L’abus de faiblesse peut être réprimé également sur le fondement de l’article 313-4 du code pénal (Cass. Crim. 30 avril 1996, Bull. Crim. 1996, n° 175 : est coupable d’abus frauduleux de l’état d’ignorance ou de la situation de faiblesse de personnes particulièrement vulnérables la personne qui, à l’occasion de ses fonctions d’aide-ménagère auprès d’une personne âgée de 86 ans, se fait remettre des sommes d’argent alors que la victime confondait anciens et nouveaux francs).


Les sanctions


L’abus de faiblesse est sanctionné par les peines d’amende et/ou d’emprisonnement prévues à l’article L. 122-8. Les infractions sont constatées et poursuivies par les services de la DGCCRF dans les conditions prévues à l’article L. 141-1. Les cas d’abus de faiblesse doivent donc être signalés à la Direction compétente par une plainte.
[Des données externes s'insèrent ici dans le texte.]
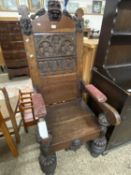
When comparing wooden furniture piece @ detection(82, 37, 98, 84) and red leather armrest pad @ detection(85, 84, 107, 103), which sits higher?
wooden furniture piece @ detection(82, 37, 98, 84)

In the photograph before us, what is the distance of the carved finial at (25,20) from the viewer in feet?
3.24

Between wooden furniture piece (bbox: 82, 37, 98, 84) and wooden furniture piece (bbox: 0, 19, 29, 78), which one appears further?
wooden furniture piece (bbox: 0, 19, 29, 78)

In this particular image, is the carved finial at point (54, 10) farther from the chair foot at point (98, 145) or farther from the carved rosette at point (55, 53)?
the chair foot at point (98, 145)

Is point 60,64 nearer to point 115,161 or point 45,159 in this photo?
point 45,159

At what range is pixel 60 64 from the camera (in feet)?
4.17

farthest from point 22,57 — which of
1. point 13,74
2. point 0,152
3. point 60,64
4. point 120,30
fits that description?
point 120,30

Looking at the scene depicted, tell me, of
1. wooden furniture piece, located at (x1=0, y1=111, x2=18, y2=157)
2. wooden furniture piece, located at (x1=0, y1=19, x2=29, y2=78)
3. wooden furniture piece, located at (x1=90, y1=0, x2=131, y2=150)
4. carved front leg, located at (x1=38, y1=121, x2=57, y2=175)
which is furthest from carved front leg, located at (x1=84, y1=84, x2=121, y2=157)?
wooden furniture piece, located at (x1=0, y1=19, x2=29, y2=78)

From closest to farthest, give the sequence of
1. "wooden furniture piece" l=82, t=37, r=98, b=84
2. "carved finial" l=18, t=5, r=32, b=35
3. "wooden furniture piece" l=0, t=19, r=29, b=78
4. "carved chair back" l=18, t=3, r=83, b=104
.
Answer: "carved finial" l=18, t=5, r=32, b=35 < "carved chair back" l=18, t=3, r=83, b=104 < "wooden furniture piece" l=82, t=37, r=98, b=84 < "wooden furniture piece" l=0, t=19, r=29, b=78

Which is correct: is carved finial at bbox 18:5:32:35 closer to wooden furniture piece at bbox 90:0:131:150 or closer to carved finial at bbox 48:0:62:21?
carved finial at bbox 48:0:62:21

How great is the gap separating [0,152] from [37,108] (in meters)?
0.90

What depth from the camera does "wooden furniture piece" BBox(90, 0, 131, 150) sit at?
1054 millimetres

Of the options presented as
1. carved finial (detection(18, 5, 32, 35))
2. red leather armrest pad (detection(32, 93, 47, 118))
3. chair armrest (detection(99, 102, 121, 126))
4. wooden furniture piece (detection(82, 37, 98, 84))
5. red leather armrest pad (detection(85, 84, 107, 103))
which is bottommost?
chair armrest (detection(99, 102, 121, 126))

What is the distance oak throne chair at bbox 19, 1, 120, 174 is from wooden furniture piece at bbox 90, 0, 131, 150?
125 mm

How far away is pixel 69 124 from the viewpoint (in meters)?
1.15
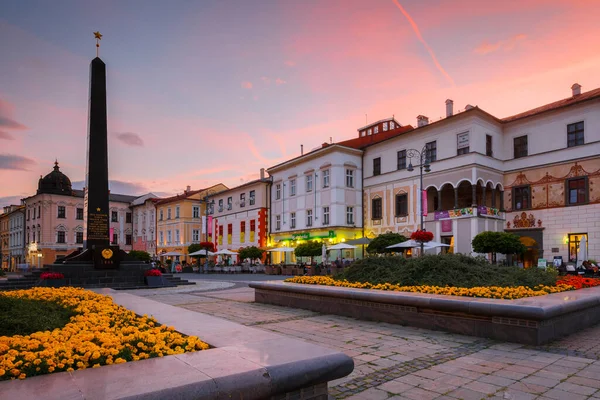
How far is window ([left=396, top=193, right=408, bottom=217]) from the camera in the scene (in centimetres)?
3603

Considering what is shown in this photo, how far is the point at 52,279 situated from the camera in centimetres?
1838

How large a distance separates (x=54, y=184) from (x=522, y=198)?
65.3 metres

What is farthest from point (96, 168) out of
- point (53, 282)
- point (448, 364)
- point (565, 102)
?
point (565, 102)

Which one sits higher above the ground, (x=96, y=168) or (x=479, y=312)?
(x=96, y=168)

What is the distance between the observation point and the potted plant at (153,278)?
68.4 feet

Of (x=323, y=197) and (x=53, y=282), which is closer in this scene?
(x=53, y=282)

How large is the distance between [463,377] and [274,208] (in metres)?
43.5

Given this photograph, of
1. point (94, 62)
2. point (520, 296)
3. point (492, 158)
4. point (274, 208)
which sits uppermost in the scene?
point (94, 62)

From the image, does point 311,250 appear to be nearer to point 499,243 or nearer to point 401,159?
point 401,159

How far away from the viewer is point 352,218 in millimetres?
40156

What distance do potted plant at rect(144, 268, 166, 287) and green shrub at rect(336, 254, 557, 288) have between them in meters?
12.3

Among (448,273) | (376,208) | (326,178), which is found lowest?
(448,273)

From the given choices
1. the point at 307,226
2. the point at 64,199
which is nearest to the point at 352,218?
the point at 307,226

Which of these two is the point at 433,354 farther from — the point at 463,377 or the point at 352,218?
the point at 352,218
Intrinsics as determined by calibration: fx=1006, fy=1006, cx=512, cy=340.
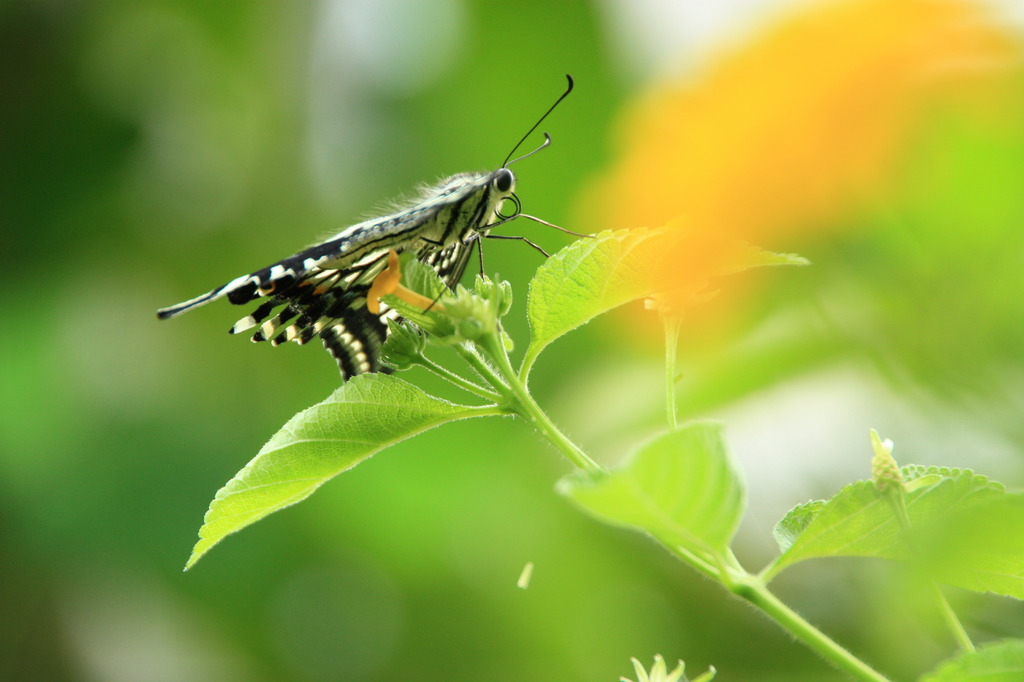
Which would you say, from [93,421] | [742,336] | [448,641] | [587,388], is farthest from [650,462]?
[93,421]

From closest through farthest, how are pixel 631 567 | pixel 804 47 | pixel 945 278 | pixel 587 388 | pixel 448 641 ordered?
pixel 945 278, pixel 804 47, pixel 587 388, pixel 631 567, pixel 448 641

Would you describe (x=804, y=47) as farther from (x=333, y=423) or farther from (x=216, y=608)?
(x=216, y=608)

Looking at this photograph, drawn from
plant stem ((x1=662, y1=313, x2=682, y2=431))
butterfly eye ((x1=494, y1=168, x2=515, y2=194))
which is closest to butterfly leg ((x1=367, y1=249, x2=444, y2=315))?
plant stem ((x1=662, y1=313, x2=682, y2=431))

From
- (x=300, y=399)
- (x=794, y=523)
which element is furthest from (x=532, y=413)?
(x=300, y=399)

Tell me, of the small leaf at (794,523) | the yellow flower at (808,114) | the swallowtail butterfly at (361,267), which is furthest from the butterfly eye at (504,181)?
the small leaf at (794,523)

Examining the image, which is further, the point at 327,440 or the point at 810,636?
the point at 327,440

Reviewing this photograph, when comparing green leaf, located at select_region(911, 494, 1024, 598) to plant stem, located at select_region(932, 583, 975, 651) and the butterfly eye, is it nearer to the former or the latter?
plant stem, located at select_region(932, 583, 975, 651)

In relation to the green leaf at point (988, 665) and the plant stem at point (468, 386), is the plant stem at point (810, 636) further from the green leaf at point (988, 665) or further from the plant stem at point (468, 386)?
the plant stem at point (468, 386)

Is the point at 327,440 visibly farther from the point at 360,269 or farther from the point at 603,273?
the point at 360,269
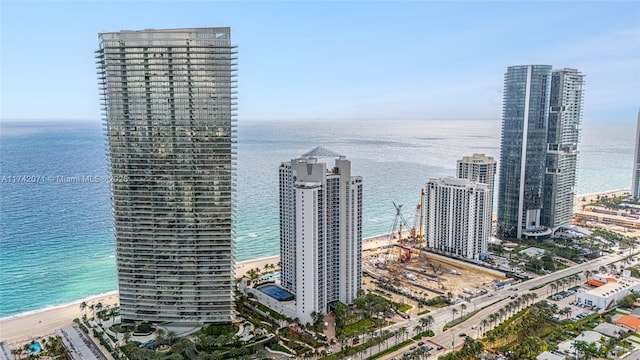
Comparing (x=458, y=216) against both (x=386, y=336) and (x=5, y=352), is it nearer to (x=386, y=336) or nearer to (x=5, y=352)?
(x=386, y=336)

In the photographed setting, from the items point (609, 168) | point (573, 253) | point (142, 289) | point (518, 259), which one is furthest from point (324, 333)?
point (609, 168)

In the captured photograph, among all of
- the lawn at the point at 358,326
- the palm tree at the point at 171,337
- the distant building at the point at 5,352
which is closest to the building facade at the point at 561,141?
the lawn at the point at 358,326

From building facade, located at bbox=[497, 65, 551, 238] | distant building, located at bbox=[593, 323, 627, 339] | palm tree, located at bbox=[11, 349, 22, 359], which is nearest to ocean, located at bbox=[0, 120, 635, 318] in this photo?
palm tree, located at bbox=[11, 349, 22, 359]

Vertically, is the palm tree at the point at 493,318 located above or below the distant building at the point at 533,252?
below

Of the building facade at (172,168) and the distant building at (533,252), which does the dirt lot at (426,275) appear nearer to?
the distant building at (533,252)

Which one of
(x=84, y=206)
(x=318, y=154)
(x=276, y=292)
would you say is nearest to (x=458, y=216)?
(x=318, y=154)

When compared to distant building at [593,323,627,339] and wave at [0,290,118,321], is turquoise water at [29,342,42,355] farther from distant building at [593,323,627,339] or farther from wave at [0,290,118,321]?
distant building at [593,323,627,339]
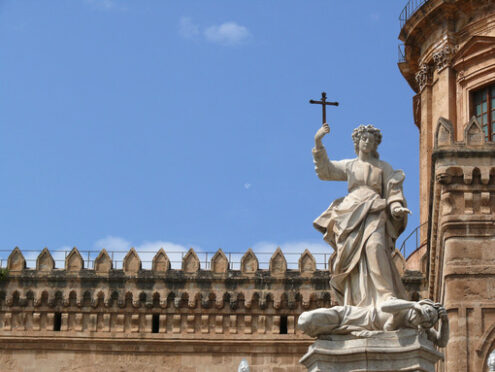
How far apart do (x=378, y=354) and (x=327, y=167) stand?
197cm

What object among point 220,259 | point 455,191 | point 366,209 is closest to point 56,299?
point 220,259

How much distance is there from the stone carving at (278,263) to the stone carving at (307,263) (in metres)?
0.41

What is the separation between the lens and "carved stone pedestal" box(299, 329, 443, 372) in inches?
395

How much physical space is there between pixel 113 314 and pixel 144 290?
954 mm

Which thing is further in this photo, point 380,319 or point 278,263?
point 278,263

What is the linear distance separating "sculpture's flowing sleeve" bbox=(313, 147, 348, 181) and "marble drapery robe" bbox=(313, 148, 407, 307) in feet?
0.13

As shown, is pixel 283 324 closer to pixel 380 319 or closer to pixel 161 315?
pixel 161 315

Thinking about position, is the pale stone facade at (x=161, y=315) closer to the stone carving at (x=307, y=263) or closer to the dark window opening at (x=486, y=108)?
the stone carving at (x=307, y=263)

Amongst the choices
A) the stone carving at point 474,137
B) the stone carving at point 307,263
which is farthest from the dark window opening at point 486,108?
the stone carving at point 474,137

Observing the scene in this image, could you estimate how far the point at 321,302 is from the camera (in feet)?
97.7

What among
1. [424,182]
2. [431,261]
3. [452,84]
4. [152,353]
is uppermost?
[452,84]

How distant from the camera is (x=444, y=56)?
112 feet

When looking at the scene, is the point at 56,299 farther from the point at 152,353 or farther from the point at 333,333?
the point at 333,333

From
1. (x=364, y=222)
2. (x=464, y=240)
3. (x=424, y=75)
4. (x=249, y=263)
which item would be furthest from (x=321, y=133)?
(x=424, y=75)
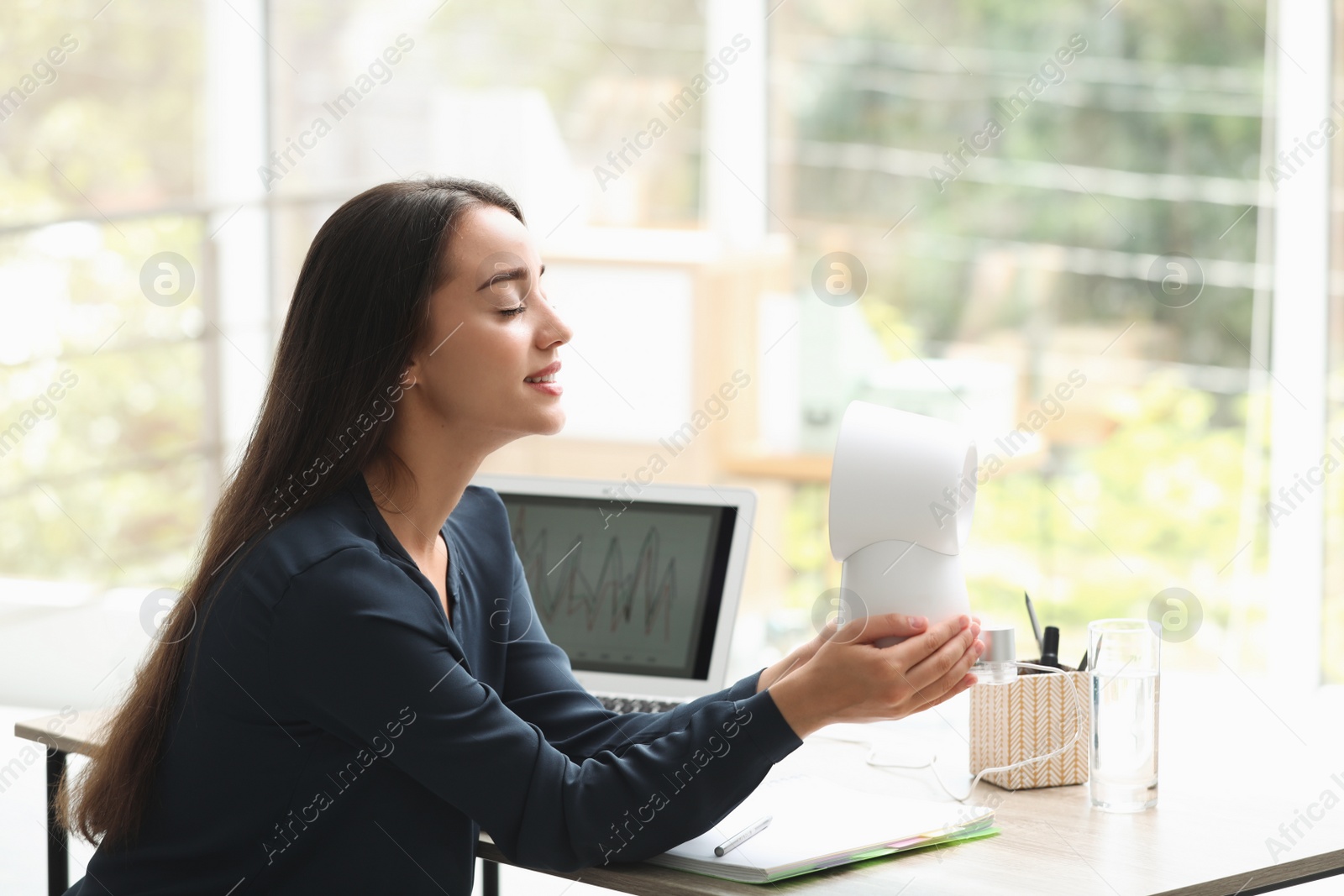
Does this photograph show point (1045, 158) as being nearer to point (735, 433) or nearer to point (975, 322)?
point (975, 322)

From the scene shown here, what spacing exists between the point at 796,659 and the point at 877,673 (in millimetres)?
184

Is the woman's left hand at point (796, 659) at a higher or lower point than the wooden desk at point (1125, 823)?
higher

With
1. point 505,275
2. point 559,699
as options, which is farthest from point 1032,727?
point 505,275

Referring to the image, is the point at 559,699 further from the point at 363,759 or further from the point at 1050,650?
the point at 1050,650

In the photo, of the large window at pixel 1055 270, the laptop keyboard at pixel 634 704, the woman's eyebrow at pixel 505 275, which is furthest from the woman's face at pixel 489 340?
the large window at pixel 1055 270

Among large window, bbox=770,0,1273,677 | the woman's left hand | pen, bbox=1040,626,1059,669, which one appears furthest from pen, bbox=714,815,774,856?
large window, bbox=770,0,1273,677

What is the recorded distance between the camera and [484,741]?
1140 mm

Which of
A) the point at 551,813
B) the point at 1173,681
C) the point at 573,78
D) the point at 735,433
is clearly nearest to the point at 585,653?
the point at 551,813

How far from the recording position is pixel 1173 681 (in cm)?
300

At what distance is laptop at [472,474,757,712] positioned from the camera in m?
1.76

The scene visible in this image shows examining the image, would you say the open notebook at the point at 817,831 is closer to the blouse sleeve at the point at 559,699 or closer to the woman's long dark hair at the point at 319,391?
the blouse sleeve at the point at 559,699

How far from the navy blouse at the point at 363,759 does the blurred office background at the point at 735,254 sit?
2084mm

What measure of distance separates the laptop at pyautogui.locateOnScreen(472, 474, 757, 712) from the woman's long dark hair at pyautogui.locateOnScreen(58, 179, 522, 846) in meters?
0.54

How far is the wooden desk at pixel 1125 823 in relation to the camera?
1.15 metres
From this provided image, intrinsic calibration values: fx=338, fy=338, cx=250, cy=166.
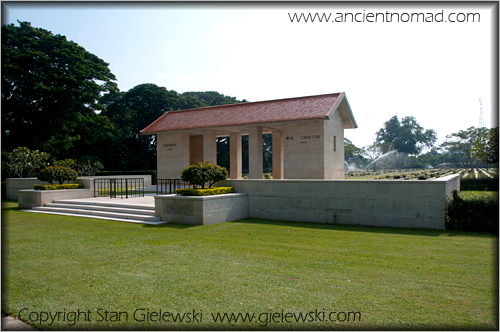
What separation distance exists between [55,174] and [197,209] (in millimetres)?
10297

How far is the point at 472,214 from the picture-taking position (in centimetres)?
1093

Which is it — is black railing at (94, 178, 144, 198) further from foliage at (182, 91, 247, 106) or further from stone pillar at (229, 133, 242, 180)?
foliage at (182, 91, 247, 106)

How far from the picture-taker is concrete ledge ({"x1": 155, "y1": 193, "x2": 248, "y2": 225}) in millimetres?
11867

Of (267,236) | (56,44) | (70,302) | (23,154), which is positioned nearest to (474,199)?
(267,236)

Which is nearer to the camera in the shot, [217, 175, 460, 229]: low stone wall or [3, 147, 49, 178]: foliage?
[217, 175, 460, 229]: low stone wall

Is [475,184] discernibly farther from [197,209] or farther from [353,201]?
[197,209]

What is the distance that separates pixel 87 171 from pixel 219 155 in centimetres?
2151

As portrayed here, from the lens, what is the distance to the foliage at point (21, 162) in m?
22.6

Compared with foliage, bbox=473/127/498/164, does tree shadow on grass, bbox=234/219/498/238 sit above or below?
below

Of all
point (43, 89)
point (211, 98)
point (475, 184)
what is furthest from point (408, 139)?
point (43, 89)

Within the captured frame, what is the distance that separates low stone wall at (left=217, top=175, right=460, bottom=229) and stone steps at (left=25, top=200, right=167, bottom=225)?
3.56 metres

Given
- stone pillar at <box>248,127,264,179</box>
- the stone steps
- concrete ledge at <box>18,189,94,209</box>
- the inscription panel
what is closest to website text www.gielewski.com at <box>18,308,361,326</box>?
the inscription panel

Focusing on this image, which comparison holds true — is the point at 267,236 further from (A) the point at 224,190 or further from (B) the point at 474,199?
(B) the point at 474,199

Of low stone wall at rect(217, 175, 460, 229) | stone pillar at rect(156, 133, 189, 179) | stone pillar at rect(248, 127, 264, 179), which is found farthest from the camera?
stone pillar at rect(156, 133, 189, 179)
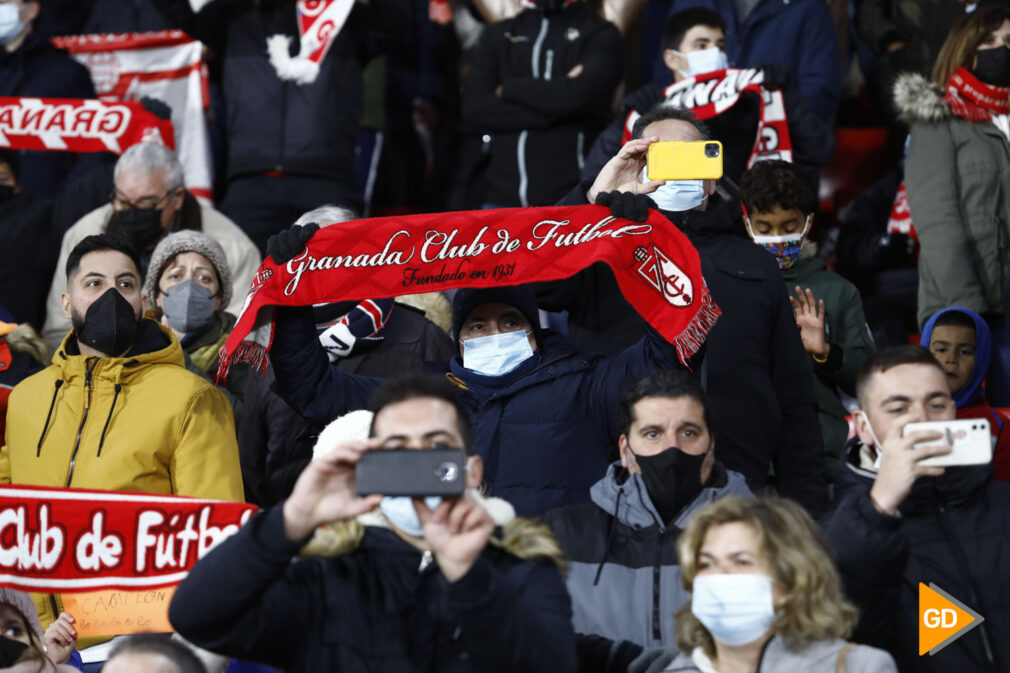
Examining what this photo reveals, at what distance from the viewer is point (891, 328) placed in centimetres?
805

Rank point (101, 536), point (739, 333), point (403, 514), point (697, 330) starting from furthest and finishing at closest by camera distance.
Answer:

En cas de condamnation de la personne incriminée, la victime peut demander des dommages et intérêts à hauteur du préjudice subi. En revanche il est à noter que le tribunal pénal compétent n’a pas la possibilité de prononcer la nullité du contrat même conclu suite à un abus de faiblesse, ni d’ordonner le remboursement à la victime des sommes correspondantes. Il y a donc lieu d’agit devant le tribunal civil compétent pour obtenir la nullité du contrat.